I wrote about how I was gifted a pumpkin at a farmers market. Well, a girl can’t live on pumpkin smoothies alone, try as she might. And I didn’t try very hard. So I ended up with half a pumpkin to cook. And that, dear reader, called for pumpkin stew. but I don’t really like your average pumpkins stew. Every restaurant has squash soup on their menu right now. Mostly butternut, and mostly a lot of cream. I wanted some zing. And that meant soy sauce and/or fish sauce with lime, coconut milk, chili and something savoury. I had a bunch of messy mackerel, so that’s what I went with, basing the cooking method of the fish on a chowder in Selengut’s sustainable seafood cookbook “Good Fish.” So first I made the curry and then I poached the fish in it. The mackerel lost some of its bitterness and lent an earthiness to the salty, sweet, sour stew. In essence, it was wonderfully Thai – it was balanced.
Thai Pumpkin Curry
adapted from this recipe on About.com
- 1 sweet potato, chopped into chunks (2-3 cups – about 3/4″ to 1″ cubes)
- 3-4 cups peeled pumpkin or squash, chopped into similarly sized chunks
- 1 tbsp sunflower oil, or other high-heat oil
- 2-3 kaffir lime leaves (available fresh or frozen at Asian stores. Or use the zest of 1 lime)
- handful fresh coriander for garnish
- 1 lb skinless, filleted mackerel in 1/2″ or 3/4″ cubes (or other sustainable white-fleshed fish – Pacific halibut, lake pickerel or walleye, black cod if you’re splurging), optional (vegetarians add cooked chickpeas if you want, or roasted cashews)
- 1/4 cup coconut milkCurry Sauce
- 3 cloves garlic
- 1 thumb-size piece galangal or ginger, roughly sliced
- 1 1/2 tsp ground coriander
- 2 tsp ground cumin
- 1/2 tsp turmeric
- 1/3 cup coconut milk
- 1 tbsp soy sauce (gluten-free diets)
- 1 fresh red chili, sliced (1/2 tsp dried crushed chili). Keeping the chili in slices instead of dicing will make it less hot.
- 1/2 tsp chili powder or cayenne (optional)
- 1 1/2 tbsp lime juice, or more to taste
- 2 tbsp fish sauce (or 3 tbsp soy sauce – wheat-free for gluten-free people)
- 1 tsp sugar (for balance. Don’t skip it, but you can use palm sugar or coconut sugar, or even a rich honey if you want)
Preparation:
- Place all curry sauce ingredients in food processor or blender. Blend. Or mash in a mortar and pestle, but you’ll need a big one. Transfer to a large bowl.
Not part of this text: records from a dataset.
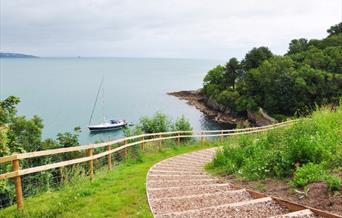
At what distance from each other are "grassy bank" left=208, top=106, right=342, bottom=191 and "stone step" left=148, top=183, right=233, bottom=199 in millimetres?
808

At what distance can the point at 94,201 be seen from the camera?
7.33m

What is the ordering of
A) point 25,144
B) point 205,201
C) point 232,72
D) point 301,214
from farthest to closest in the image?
point 232,72 < point 25,144 < point 205,201 < point 301,214

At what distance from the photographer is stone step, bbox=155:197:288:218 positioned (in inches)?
235

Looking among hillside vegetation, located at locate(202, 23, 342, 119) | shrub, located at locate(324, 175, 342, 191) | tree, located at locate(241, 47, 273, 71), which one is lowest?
shrub, located at locate(324, 175, 342, 191)

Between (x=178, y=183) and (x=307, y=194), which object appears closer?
(x=307, y=194)

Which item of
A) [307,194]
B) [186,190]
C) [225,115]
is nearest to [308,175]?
[307,194]

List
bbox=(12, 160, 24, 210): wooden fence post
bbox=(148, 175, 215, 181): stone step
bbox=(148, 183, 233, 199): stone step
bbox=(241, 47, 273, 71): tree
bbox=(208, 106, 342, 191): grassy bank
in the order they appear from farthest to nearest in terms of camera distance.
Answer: bbox=(241, 47, 273, 71): tree → bbox=(148, 175, 215, 181): stone step → bbox=(148, 183, 233, 199): stone step → bbox=(208, 106, 342, 191): grassy bank → bbox=(12, 160, 24, 210): wooden fence post

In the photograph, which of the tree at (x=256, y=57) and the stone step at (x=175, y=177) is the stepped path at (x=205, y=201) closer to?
the stone step at (x=175, y=177)

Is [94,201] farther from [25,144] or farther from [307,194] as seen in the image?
[25,144]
- Chop the pumpkin and sweet potato.
- Heat sunflower oil in a large skillet or wok, heat over medium-high heat, then add curry sauce. Stir-fry 30 seconds then add 1/2 cup water and kaffir lime leaves.
- Bring to a boil and add pumpkin and sweet potato. Bring back to a boil, cover, and reduce heat to medium-low heat (just hot enough to keep curry simmering) and cook until pumpkin is tender (about 8-10 minutes), stirring occasionally.
- Poke vegetables with a fork to see if they’re done. The fork should go in easily.
- Taste-test your curry: Add more soy sauce or fish sauce for salt until desired flavor is reached. Add more sugar if you’d like your curry sweeter. If too sweet or too salty for your taste, add fresh lime juice or more zest. Add more chili for spicy heat.
- Add mackerel pieces and turn off heat. Leave pot on hot burner for 5 minutes. Check fish for done-ness. It should be opaque but not chewy and tough.
- Transfer the curry into a serving dish, or into individual bowls. Drizzle over 1/4 cup coconut milk (or serve in individual bowls with a few tsp of coconut milk each), and top with a final sprinkling of fresh coriander and a little more fresh red chili if you happen to have it handy and like heat (and pretty garnishes). Serve with Jasmine rice and a slice of lime if you’ve got it.